Code Civil

Article 220-3 : Explication et Exemple

Comprendre le droit simplement.

Texte Officiel
En vigueur
"Sont annulables, à la demande du conjoint requérant, tous les actes accomplis en violation de l'ordonnance, s'ils ont été passés avec un tiers de mauvaise foi, ou même s'agissant d'un bien dont l'aliénation est sujette à publicité, s'ils sont simplement postérieurs à la publication prévue par l'article précédent. L'action en nullité est ouverte à l'époux requérant pendant deux années à partir du jour où il a eu connaissance de l'acte, sans pouvoir jamais être intentée, si cet acte est sujet à publicité, plus de deux ans après sa publication."

L'Explication Prémisse

En termes simples

Cet article permet au conjoint protégé par une ordonnance (par exemple une interdiction de vendre un bien) d’obtenir l’annulation des actes faits en violation de cette ordonnance. L’annulation peut être demandée si l’acheteur ou le tiers savait que l’ordonnance était violée (mauvaise foi). Pour les biens dont la cession fait l’objet d’une publicité (ex. vente d’un immeuble inscrite au service de publicité foncière), l’acte peut être annulé même si l’acquéreur était de bonne foi, dès lors qu’il est intervenu après la publication de l’ordonnance. Le conjoint dispose de deux ans pour agir à compter du jour où il a eu connaissance de l’acte ; et lorsqu’il s’agit d’un acte faisant l’objet d’une publicité, l’action est en tout état de cause irrecevable si elle est intentée plus de deux ans après la publication.

Exemple Concret

Imaginez que, dans le cadre d’une procédure, un juge ordonne qu’un appartement ne puisse pas être vendu sans l’accord du conjoint. Cette ordonnance est publiée au service de la publicité foncière. Si l’époux vend l’appartement à un acheteur après cette publication, même si cet acheteur prétend l’avoir acheté sans savoir l’existence de l’ordonnance, le conjoint peut demander l’annulation de la vente parce que la cession est postérieure à la publication. En revanche, si la vente a été faite sans publicité et que l’acheteur était de bonne foi (ignorant l’ordonnance), le conjoint ne pourra obtenir l’annulation, sauf à prouver que l’acheteur était de mauvaise foi.
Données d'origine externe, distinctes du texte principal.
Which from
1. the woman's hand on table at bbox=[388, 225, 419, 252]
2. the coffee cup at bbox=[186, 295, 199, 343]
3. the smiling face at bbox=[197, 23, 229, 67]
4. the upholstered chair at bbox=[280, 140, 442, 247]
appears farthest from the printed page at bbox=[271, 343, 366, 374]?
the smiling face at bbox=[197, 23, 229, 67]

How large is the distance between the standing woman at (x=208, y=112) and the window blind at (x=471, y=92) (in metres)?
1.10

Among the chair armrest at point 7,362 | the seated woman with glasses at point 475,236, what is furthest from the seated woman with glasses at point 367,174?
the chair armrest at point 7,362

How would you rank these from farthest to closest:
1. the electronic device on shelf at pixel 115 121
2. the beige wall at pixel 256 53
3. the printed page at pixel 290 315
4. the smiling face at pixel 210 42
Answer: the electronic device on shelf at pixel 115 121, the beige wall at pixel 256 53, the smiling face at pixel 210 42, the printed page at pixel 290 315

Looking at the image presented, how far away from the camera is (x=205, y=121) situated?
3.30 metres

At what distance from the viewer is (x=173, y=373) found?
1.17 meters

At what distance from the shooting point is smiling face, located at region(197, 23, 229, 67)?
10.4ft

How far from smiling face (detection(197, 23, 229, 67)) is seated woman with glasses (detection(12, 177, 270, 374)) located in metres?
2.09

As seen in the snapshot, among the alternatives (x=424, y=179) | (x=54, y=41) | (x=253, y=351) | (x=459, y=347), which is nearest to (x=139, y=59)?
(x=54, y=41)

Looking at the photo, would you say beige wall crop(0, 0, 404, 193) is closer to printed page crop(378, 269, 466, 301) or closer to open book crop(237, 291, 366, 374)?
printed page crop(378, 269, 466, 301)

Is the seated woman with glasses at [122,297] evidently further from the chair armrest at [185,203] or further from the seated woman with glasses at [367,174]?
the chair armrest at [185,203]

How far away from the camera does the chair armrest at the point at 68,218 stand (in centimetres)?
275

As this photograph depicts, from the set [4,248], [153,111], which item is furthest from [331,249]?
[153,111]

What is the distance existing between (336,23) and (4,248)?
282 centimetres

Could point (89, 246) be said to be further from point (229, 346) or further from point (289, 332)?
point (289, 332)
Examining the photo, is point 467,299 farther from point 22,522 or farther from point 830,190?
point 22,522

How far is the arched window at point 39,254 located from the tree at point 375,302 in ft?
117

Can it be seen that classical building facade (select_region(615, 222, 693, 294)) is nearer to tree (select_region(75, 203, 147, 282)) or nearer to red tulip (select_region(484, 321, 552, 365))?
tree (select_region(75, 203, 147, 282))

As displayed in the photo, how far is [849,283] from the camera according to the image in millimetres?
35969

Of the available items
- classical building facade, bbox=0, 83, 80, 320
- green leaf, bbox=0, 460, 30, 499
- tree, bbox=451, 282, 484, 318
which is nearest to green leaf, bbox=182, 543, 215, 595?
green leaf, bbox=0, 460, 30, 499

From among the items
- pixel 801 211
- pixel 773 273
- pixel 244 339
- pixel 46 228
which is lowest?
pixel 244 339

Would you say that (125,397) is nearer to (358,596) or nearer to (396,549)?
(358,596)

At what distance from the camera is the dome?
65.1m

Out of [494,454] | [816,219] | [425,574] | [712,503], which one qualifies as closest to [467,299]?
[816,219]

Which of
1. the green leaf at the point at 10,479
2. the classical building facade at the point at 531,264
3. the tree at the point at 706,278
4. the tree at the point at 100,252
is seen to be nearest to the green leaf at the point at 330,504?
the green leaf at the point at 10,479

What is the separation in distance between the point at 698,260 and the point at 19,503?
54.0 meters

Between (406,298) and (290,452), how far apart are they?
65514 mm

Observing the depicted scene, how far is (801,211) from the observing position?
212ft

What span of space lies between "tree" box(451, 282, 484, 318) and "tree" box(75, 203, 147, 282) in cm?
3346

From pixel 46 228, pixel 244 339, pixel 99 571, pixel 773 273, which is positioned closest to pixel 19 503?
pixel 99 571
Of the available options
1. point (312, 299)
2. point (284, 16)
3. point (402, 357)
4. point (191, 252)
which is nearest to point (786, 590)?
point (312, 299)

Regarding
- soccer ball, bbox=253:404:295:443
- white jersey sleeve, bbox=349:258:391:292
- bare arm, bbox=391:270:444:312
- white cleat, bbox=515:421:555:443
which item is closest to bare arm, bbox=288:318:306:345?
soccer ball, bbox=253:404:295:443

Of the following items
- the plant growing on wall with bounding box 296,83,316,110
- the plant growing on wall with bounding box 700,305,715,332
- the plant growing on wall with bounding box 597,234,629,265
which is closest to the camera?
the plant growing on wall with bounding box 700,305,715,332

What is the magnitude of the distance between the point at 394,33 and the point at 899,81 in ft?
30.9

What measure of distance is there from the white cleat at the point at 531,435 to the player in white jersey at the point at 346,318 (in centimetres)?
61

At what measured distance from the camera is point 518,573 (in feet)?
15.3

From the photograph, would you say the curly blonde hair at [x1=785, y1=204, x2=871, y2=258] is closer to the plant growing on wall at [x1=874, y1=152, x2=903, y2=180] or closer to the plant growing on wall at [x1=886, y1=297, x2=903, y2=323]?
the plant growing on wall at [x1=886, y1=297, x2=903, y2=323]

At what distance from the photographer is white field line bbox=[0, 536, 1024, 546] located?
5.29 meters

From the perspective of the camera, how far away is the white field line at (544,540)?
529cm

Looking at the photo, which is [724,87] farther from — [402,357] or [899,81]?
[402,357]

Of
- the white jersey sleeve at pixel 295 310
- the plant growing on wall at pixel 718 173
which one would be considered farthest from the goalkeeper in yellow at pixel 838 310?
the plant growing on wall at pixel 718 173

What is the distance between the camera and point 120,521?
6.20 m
Enfin, si le conjoint n’apprend la vente que beaucoup plus tard, il ne pourra agir que dans les deux ans suivant sa connaissance ; et pour une vente publiée, il ne pourra agir si plus de deux ans se sont écoulés depuis la publication.

Points Clés à Retenir
  • Objet : protège le conjoint en permettant l’annulation des actes accomplis en violation d’une ordonnance judiciaire.
  • Qui peut agir : le conjoint requérant (l’époux protégé par l’ordonnance).
  • Condition de mauvaise foi : l’annulation est possible si l’acte a été conclu avec un tiers de mauvaise foi (le tiers savait ou devait savoir qu’il y avait violation).
  • Règle spéciale pour les actes soumis à publicité : même sans mauvaise foi du tiers, un acte postérieur à la publication de l’ordonnance peut être annulé.
  • Prescription / délai : l’action en nullité doit être exercée dans les deux ans à partir du jour où le conjoint a eu connaissance de l’acte.
  • Déchéance spéciale pour les actes publiés : si l’acte est soumis à publicité, l’action ne peut en aucun cas être intentée plus de deux ans après la publication (délai péremptoire).
  • Preuves : la charge de la preuve de la mauvaise foi du tiers pèse sur le conjoint requérant ; la date de publication et la date de connaissance sont essentielles pour calculer le délai.